Recently, Recro Pharma (REPH) reported earnings and issued weak guidance for 2020. In 2019, REPH benefited as it manufactures a product called Verapamil for Teva Pharmaceutical Industries (TEVA), notes Rich Howe, editor of Stock Spin-Off Newsletter.

Verapamil is a calcium channel blocker; demand was very strong in 2019 as Mylan (MYL), who also manufactured the product, was out of the market due to quality control issues at its plant.

REPH expects Mylan to come back to market and as a result, expects some destocking from Teva. This will be a revenue headwind.

However, REPH also expects significant growth from its business development efforts which will offset the destocking. As a result, revenue and its contract developing and manufacturing organization (CDMO) segment EBITDA is expected to be roughly flat.

I think management is being very conservative with guidance. Historically, actual revenue has been 10% to 25% higher than initial guidance dating from 2016 to 2019. Further, REPH is trading at 7.2x ‘20 EBITDA and 13.9x ‘20 EPS.

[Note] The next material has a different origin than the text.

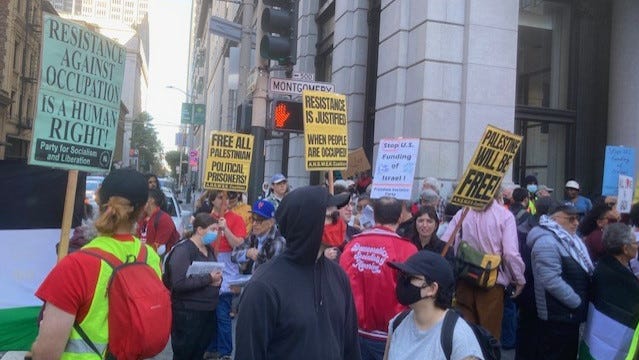 Pro-Palestinian demonstrators rallied and chanted slogans near the Israeli Consulate in San Francisco on Sunday, Oct. 8, 2023. Supporters of Israel and Palestinian cause gathered in several U.S. cities Sunday over the attacks that have killed hundreds and injured thousands in the Middle East.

Seems absurdly cheap for a high quality, defensive business in a consolidating industry where peers are being acquired for 16.0x EBITDA.

While guidance was indeed disappointing, my investment case for REPH is very much intact. I believe guidance is very conservative, and the long term outlook for the business remains healthy. I took advantage of the recent weakness and bought some more of REPH in the mid $10 range.